When it comes to employee health in Germany, the focus is often on absenteeism. And to be sure, absenteeism rates have risen dramatically over the last 13 years. In 2018 alone, we’ve seen a 37% increase compared to the ten years prior. According to the AOK Absenteeism Report, which studied 14.1 million AOK-insured employees from 1.6 million companies, absenteeism in 2020 amounted to 19.9 days per insured person. In addition to employment figures, demographic changes and age-related illnesses are other main factors driving this trend.
Regardless of the cause, the increase in absenteeism makes it clear that we need to fundamentally rethink employee health and move towards a more holistic approach. But why is it worth investing in employee health and what are the goals in doing so? We’ll get to the bottom of these and other questions here.
It pays to invest in employee health
Neglecting employee health can have dire consequences for companies. These include:
- Higher turnover
The premature departure of a qualified specialist after about one year costs one to two times what an annual salary would, and even more for managers.
- High absenteeism
According to a 2020 joint analysis by Asklepsios Clinics and management consultant Roland Berger, the increased number of sick days from 328 million in 2008 to 449 million in 2018 shows that companies have not invested enough in employee health.
- Physical maladies
In a DEKRA occupational safety study from 2021, around one in three respondents complained of health challenges due to poor, non-ergonomic working setups in their homes. 36 percent stated that they suffer from tension, back pain or headaches.

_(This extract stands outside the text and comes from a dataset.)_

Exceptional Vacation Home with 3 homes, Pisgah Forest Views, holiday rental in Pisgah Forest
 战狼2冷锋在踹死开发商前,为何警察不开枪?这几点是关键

According to the Manpower Group’s Job Satisfaction 2019 study (1004 respondents in Germany, including 753 professionals), 47% of respondents said they regularly suffer from issues triggered by stress at work.
In a YouGov USC Study from 2021, 21% of respondents said their employees suffer from burnout.
According to the same YouGov USC Study, every fourth respondent stated that employees were listless or unmotivated.
The goals of strong employee health
Improving employee health has massive benefits, both external and internal. Let’s take a look.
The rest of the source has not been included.